#### Work to do:
Copy word for word the lines of the items below, beginning at the line that has "Among items" and continuing through the final line.

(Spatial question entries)
--------------------------------
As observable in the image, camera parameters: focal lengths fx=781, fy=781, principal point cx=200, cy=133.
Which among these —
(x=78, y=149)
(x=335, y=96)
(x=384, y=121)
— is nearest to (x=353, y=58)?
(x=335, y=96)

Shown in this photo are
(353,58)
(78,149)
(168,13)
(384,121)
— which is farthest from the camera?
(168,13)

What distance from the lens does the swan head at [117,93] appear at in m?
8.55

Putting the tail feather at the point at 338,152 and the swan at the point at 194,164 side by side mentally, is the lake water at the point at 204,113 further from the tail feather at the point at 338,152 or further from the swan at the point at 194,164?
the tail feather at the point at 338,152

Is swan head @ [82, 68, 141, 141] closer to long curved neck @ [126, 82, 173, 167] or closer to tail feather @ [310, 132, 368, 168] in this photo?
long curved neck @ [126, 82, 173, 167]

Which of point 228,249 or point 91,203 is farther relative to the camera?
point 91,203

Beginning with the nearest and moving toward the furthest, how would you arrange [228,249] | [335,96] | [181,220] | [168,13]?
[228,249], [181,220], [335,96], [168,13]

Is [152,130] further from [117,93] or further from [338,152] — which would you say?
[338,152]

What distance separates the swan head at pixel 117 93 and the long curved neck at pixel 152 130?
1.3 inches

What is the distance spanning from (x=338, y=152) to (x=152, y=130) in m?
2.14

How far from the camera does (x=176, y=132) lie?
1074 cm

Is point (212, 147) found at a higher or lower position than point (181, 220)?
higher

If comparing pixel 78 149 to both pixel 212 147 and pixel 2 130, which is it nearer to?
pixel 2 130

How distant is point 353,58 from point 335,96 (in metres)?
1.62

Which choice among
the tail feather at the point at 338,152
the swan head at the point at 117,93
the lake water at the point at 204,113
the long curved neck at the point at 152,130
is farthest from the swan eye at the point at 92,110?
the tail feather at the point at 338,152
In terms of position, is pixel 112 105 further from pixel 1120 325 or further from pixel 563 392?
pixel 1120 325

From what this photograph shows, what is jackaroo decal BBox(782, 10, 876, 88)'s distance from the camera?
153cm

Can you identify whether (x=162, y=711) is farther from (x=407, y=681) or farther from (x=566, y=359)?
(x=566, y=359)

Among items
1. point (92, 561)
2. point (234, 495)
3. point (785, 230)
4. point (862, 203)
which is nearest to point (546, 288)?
--------------------------------
#### Response:
Among items
1. point (92, 561)
2. point (234, 495)
3. point (785, 230)
4. point (862, 203)
which is nearest to point (546, 288)?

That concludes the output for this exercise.